—Qué macana que se nubló —prosiguió Saldívar—. Recién estaba todo celeste cuando abrí. Ni se sospechaba que tan de golpe se pudiera poner gris.
—Sí, una lástima —dije, y meneé la cabeza.
Me dirigí al sector en donde estaban los artículos de baño y agarré un paquete con cuatro rollos de papel higiénico de cincuenta metros cada uno. Pude, de reojo, notar que Saldívar estiraba el cuello como un cisne para no perderme de vista, acaso como si llevara un registro de cada detalle que ocurría en su tienda: Roque Castellanos se detiene frente al papel y todo parece indicar que va a llevárselo.

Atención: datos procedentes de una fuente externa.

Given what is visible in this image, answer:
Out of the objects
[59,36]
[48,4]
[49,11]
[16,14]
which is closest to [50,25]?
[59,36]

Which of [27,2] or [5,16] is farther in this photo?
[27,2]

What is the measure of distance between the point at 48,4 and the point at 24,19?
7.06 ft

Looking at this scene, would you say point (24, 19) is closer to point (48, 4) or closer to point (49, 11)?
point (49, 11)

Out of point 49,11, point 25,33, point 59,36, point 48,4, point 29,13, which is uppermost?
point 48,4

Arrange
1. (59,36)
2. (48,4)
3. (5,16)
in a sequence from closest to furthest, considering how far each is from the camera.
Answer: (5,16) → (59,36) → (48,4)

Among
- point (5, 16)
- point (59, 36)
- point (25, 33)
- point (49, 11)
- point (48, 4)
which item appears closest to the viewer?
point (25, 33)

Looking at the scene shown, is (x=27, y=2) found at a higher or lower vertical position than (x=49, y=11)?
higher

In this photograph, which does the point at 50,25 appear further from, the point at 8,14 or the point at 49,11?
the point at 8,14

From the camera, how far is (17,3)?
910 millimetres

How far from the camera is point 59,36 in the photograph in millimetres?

Como si el mero contacto con el producto ablandara mis intestinos, sentí una repentina y apremiante necesidad de correr a un baño.
—Pero qué frugal que está. Poquito y nada lleva hoy.

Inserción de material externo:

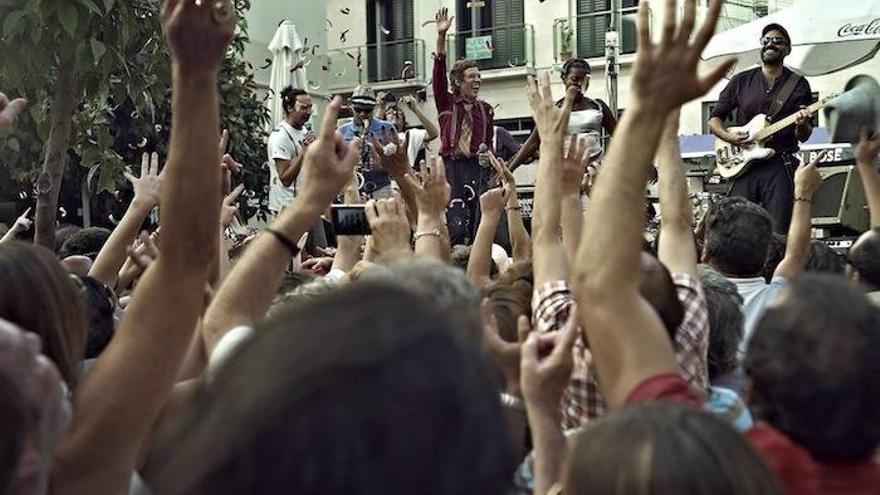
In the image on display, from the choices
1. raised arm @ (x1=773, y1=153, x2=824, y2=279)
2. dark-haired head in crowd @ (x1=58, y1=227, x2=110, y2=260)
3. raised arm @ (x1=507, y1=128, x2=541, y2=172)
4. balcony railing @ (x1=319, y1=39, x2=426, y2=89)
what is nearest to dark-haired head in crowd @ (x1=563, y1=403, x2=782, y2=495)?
raised arm @ (x1=773, y1=153, x2=824, y2=279)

—Sí, un artículo de primerísima necesidad. Un invento formidable. No pienso explayarme. Es urgente, usted me entiende…
Ambos nos reímos y noté que Saldívar procuró no abrir demasiado la boca, como si yo no supiera que alguna muela le faltaba.
—Si será.
Pero Saldívar, ceremonioso, pareció no entender nada y miraba el reverso del paquete como si aquello fuera una lata de conserva que pudiera vencerse. No procedía de una vez por todas a marcar en la máquina el precio.
—¿Sabe, Saldívar?, dejé una hornalla prendida y supongo que estará muy caliente. No quisiera encontrar en mi casa un incendio.
—Imprudente, muy imprudente. Si yo le contara las veces que…
El resto de la frase se perdió en el ruido cercano y potente que entorpeció nuestra charla: era la mujer con cofia cortando una horma de queso en cuñas que prolijamente iría acomodando junto a las demás exquisiteces que se exhibían.
—Le ruego que se apure —dije arqueando las cejas y moviéndome de la cintura para abajo, como si el esfínter pudiera calmarse como el bebé con el balanceo cuando se le canta en la noche.
A esa altura, yo ya era consciente del papelón histórico que significaría perder aquella batalla: de un lado, todos mis sentidos volcados al servicio de la causa más higiénica; por el otro, el diminuto orificio de mi culo que se abría y se cerraba en desesperadas contracciones: intentos por expulsar el sorete inmenso que parecía crecer con la forma de una calabaza. En una palabra, mi culo se estaba volviendo loco, la biología le decía algo y mi cabeza le mandaba la señal opuesta. Mis puños también se contrajeron en un acto reflejo de resistencia contra lo que parecía inevitable. Para colmo mi pantalón era claro y dejaría traslucir el infortunio: sería una mancha tan visible como el centro de la bandera de Japón. Salgo corriendo sin pagarle, pensé, o me voy así y al diablo el papel.
—Sí, sí, pero de algo quería hablarle. Mire que estamos hasta las ocho hoy. Por las dudas le aviso.
—No pensaba volver a salir.
—Tengo a mi nena enferma.
—¡¿Qué?!
Saldívar decía que sí con la cabeza, pero en silencio.
—Saldívar…
—Que mi nena está enfermita, pobrecita.
—Ya oí.
—…
—Qué lástima… Por su nena, digo.
—Pienso que una gripe, nomás. Pero se pone mimosa igual.
—Sí, sí, sí.
—…
—Saldívar, le suplico.
Una vez consumada por fin la más elemental transacción comercial, agarré el paquete, me aferré a él como un ladrón a un botín y corrí. Que le mandara saludos a Sandra de mi parte, le grité desde la puerta.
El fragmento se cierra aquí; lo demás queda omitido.